The war ended in 1945 and in 1946 voters once more went to the voting booth. They approved a bond issue for $175,000 and construction of Oceanside's fifth pier began. The new pier was 1,943 feet long and at the time of construction it claimed to be the longest pier on the West Coast. City fathers also hoped it would last a little longer than most of the previous piers. Ceremonies included placement of a silver dollar on the last piling as symbol of a hoped-for 100-year life. It wouldn't happen but the pier did last longer than any of its predecessors.

During the late '40s and '50s, before the harbor area was developed, saw the barge fishing that was headquartered on the pier resume in the forms of the Lazy Daze and the Morfun. The pier also served as home base for a number of Sportfishing boats including the Calypso. A 1953 report on Oceanside by the Fish and Game Department said that “No commercial fishing power boats operate here but 6 to 10 men fish from skiffs and deliver to a market at the Oceanside Pier... In 1952 three party boats and four charter boats operated here with two barges anchored off the town.”

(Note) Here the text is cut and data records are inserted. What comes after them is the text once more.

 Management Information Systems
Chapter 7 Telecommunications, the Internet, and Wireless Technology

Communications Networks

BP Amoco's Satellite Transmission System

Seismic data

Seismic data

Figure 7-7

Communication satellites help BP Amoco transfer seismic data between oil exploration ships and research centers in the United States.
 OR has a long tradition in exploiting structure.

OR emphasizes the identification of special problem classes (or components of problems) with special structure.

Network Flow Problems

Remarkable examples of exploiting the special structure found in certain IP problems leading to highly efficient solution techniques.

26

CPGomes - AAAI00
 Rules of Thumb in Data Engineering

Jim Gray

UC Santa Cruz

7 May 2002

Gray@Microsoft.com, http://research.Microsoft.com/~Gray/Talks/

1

New storms would come and new storms would do their dirty deeds. A 600-foot section of the pier's end was destroyed by large waves in 1978 followed by an additional loss of 90 feet in 1982. Finally, after a fire on the pier, the pier sat in ill-repair for several years. The end was missing, there were few facilities, and many people began to question if it would ever regain its former size or glory, to sound dramatic. In 1985 the Coastal Conservancy became involved, helped organize local plans for a rebuilt pier, and gained a commitment for $1.0 million dollars from the WCB and the city. That money was followed by $4.5 million in additional funding in 1987 and a basically new pier opened in 1988. Today the pier is almost as good as new (although $200,000 was used for resurfacing and to repair loose bolts in 1997).

One of the most impressive sights of any pier I have visited on the coast are the thousands of wooden 2x4's that line the sides of this pier from the beach to the seaward end; carved in each is the name of a person who contributed time or money to rebuild the pier. Too bad that more towns do not have similar maecenas to lend a hand.


Oceanside Pier Facts


Hours: Open 24 hours a day.

Facilities: A parking lot is available near the entrance to the pier and metered parking is available on Pacific Street. Restrooms and the bait and tackle shop is located mid-pier. Lights, benches, and fish cleaning stations are found throughout the pier. Snacks can be purchased at the bait and tackle shop bars while a Ruby’s Diner with its ‘50s themed food and servers covers much of the end of the pier.

Handicapped Facilities: The pier has handicapped parking and restrooms. The pier surface is cement and planking and the rail height is 44 inches. Posted for handicapped.

Location: 33.19278 N. Latitude, 117.38583 W. Longitude

How To Get There: From I-5 take Mission Blvd. west to Pacific, turn right and follow it to the pier.

Management: City of Oceanside, Public Works Department.